Lead is compressed reversibly with T const, find dS

[Kara386]

Homework Statement

Lead is compressed reversibly and with temperature kept constant at 300K, and from pressure of 1bar to 1000 bar. Assuming the change in volume is small, what is the change in entropy S? Use the Maxwell relation derived from Gibbs free energy function. V = $10^{-3}m^3$.

Homework Equations

$(\frac{\partial{V}}{\partial{T}})_p = -(\frac{\partial{S}}{\partial{p}})_T$ Maxwell Relation
$\kappa = \frac{1}{V}(\frac{\partial{V}}{\partial{T}})_p = 8\times 10^{-5}K^{-1}$
$\beta = -\frac{1}{V}(\frac{\partial{V}}{\partial{p}})_T = 2.2\times 10^{-6}bar^{-1}$ Where the T is meant to be a subscript denoting T constant for that derivative, but I can't make it look much like a subscript.
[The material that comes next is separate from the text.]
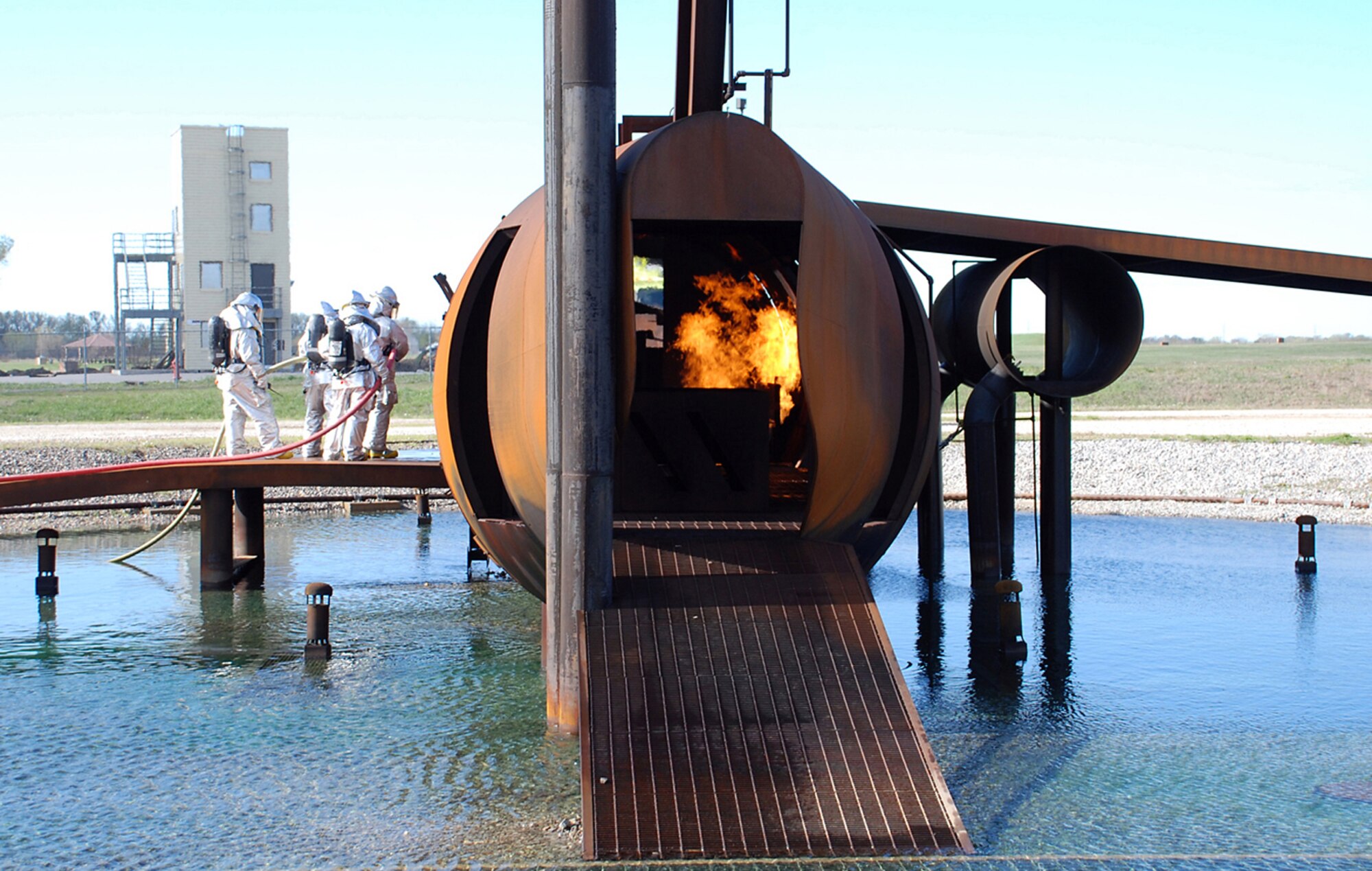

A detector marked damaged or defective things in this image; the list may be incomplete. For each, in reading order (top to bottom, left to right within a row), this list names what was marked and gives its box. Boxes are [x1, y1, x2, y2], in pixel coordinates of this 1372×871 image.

rusty steel surface [856, 200, 1372, 295]
rusty steel surface [0, 458, 445, 505]
rusty steel surface [584, 533, 971, 857]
3. The Attempt at a Solution
From the Maxwell Relation,
$\kappa V = -(\frac{\partial{S}}{\partial{p}})_T$
And since the process is isothermal and I know dP, I'm wondering whether I can't just rearrange so that
$\kappa V \partial p = \partial S$
But that seems like wrong maths in terms of how you're allowed to treat derivatives. I suppose I'm essentially asking if that manipulation is allowed, and if not, I've tried using cyclic relationships, the central equation and other Maxwell relations but I can't seem to get anywhere. So what would I do instead?!

Thanks for any help!

 

[Chestermiller]

Looks correct to me.

 

[Kara386]

Looks correct to me.

OK, thanks! But why can I do that without integrating? Because doesn't $dp$ represent a small change in $p$, while we're looking at a change of $999bar$ in this case?

 

[Chestermiller]

OK, thanks! But why can I do that without integrating? Because doesn't $dp$ represent a small change in $p$, while we're looking at a change of $999bar$ in this case?

Between 1 bar and 1000 bars, the volume only changes of 0.2%. So, it is essentially constant. So, the integrand is essentially constant.